Aufbruchsstimmung
Hoch über den Vororten
tragen rosig bestrahlte Gase
ihren stillen Kampf aus.
Unter raschen Wolkenfetzen
bröselt, champagnergebadet,
Beton. Am Potsdamer Platz
Wermutflaschen, die Penner
grübeln über den «Doppelsinn
von Sein und Seinsverständnis».
Einwände halten sich hier
in Grenzen. Pilgerscharen
in der Fußgängerzone
auf der Suche nach Identität
und Südfrüchten.
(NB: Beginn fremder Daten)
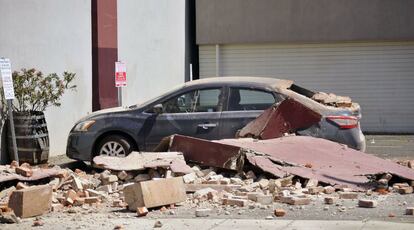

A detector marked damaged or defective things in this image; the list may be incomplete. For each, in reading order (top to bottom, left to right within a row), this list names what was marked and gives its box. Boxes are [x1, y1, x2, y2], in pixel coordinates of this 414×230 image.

earthquake damage [0, 93, 414, 225]
damaged silver car [67, 76, 366, 161]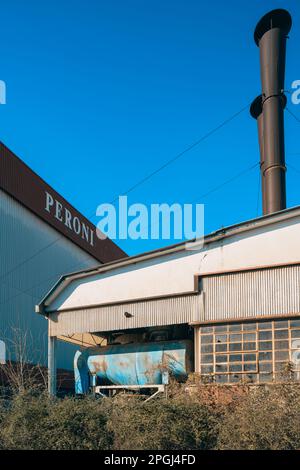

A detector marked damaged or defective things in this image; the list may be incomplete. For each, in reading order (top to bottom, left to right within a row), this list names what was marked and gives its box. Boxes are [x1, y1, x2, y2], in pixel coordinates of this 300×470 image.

Zuzügler
lassen valiumfarbene Scheine
auf der Zunge zergehn.
Auch links in der Beletage
finden Aufbrüche statt:
Gewissenhaft arbeiten Partner
an der Hinrichtung einer Ehe.
Haftschalen, tränenüberströmt,
im luxuriösen Smog. Blindgänger
fallen sich in die Arme.
Das Politbüro: ausgestorben.
Nur im Keller der Dichter
dichtet bei fünfzehn Watt
nach wie vor vor sich hin,
«um der Menschwerdung
aufzuhelfen». Gerührt
schweift das nasse Aug
über die frischen Sichtblenden.
© Suhrkamp Verlag, Frankfurt/Main
Hans Magnus Enzensberger , 1929 geboren im Kaufbeuren, war Zeit seines Lebens ein umtriebiger Geist. Eine Weile hat er in Berlin gelebt, im Westteil, ab 1965; hier betreute er die von ihm erfundene Zeitschrift «Kursbuch». Das hier wiedergegebene Gedicht liest sich zunächst wie eine Erinnerung an die sechziger Jahre. Dabei stammt es aus dem Lyrikband «Zukunftsmusik» von 1991. Die Leere im SED-Politbüro ist keine Metapher, sondern Realität. 1990/91 war der Potsdamer Platz noch nicht die viel besuchte Simulation von Manhattan, sondern städtische Ödnis. Die luxuriösen Zehlendorfer Tragödien waren und sind zu allen Zeiten die nämlichen.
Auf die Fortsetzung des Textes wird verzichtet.